We can look at a similar plot for A-B : C-E
:
plot_interaction_for_X2_levels("C", "E")
Here the true effect for A - B | C
is -1, A - B | E
is also -1, and (A - B | C) - (A - B | E)
is 0
. Visually, this sample looks close to the true effects (the height of A - B | C
is about the same as A - B | E
). From the the row A-B : C-E
above we can see that the estimate from the linear model is ~0, as we should hope.
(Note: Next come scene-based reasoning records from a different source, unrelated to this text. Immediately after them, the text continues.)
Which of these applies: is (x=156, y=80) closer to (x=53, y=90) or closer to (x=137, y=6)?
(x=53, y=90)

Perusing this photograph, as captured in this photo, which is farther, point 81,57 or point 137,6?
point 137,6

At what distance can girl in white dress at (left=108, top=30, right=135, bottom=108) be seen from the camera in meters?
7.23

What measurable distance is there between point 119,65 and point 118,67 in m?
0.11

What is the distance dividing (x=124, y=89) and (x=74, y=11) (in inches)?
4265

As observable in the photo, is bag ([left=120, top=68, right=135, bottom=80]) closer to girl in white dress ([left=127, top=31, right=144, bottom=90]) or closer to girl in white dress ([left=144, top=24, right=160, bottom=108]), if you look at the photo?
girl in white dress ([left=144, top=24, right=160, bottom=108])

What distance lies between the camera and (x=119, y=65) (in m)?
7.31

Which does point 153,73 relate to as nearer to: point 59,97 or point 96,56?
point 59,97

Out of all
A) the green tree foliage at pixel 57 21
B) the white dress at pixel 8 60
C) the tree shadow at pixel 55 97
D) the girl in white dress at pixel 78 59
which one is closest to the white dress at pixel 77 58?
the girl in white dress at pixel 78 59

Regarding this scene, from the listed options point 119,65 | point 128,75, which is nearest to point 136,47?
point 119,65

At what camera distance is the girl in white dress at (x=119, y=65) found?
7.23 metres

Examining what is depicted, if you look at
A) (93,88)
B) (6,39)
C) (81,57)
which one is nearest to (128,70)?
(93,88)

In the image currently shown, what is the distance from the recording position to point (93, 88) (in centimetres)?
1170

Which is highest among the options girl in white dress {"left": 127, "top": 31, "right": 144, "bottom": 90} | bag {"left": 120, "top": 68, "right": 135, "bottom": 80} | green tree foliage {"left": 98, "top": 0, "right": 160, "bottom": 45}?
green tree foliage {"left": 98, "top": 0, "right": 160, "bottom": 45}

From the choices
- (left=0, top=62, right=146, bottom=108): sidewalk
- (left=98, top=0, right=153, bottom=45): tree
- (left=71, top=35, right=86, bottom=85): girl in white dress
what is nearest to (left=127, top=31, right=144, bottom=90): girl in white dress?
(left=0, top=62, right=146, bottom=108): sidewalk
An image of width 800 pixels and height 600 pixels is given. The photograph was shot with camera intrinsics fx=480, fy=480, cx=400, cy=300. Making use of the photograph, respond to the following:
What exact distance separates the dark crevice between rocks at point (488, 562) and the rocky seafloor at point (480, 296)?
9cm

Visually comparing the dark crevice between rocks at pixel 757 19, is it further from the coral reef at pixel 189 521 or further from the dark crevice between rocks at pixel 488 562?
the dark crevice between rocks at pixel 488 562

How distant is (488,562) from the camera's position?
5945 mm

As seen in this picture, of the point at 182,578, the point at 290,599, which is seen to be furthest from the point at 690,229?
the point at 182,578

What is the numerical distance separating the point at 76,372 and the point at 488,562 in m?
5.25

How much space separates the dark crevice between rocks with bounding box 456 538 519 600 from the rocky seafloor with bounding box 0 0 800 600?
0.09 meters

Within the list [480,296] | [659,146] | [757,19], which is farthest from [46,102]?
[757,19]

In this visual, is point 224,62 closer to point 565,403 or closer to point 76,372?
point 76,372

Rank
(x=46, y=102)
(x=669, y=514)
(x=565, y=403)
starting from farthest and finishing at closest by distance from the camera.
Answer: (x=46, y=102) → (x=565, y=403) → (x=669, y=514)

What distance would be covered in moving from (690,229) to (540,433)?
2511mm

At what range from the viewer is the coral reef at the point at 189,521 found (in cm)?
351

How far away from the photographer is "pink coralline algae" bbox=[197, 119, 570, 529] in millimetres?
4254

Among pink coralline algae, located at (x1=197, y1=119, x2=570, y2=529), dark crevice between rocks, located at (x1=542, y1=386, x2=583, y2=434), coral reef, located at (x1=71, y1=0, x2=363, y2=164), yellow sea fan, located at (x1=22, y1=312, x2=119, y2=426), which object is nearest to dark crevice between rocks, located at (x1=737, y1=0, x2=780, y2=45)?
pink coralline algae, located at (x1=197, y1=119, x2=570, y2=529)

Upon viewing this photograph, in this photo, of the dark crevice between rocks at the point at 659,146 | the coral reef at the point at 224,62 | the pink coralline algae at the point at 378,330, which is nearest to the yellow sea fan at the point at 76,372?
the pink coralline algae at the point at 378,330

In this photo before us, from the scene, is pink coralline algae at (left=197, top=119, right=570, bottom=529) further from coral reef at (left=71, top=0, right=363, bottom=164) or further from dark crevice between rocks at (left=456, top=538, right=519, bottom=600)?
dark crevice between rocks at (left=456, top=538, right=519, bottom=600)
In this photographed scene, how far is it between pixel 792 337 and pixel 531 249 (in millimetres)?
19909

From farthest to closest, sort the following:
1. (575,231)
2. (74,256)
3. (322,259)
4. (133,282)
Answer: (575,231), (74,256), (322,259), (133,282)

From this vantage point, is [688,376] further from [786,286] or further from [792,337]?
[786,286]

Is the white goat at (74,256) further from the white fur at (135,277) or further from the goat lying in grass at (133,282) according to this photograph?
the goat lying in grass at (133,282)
A similar visual analysis finds the estimate for A-B : D-E
(~ -4.2) also to be correct (true effect is -4):
plot_interaction_for_X2_levels("D", "E")
Now we look at these differences of differences in art:
testInteractions(artlm(m.art, "X1:X2"), pairwise=c("X1", "X2"))
## F Test:
## P-value adjustment method: holm
## Value Df Sum of Sq F Pr(>F)
## A-B : C-D 247.28 1 764342 198.8827 <2e-16 ***
## A-B : C-E -22.34 1 6238 1.6232 0.2036
## A-B : D-E -269.62 1 908687 236.4412 <2e-16 ***
## Residuals 294 1129896
## ---
## Signif. codes: 0 '***' 0.001 '**' 0.01 '*' 0.05 '.' 0.1 ' ' 1
And we see F values consistent with the linear model and the same effect directions. These types of comparisons work under ART because they do not involve coefficients of main effects (see the description of these tests in this phia vignette), thus are consistent even when we’ve stripped out the main effects.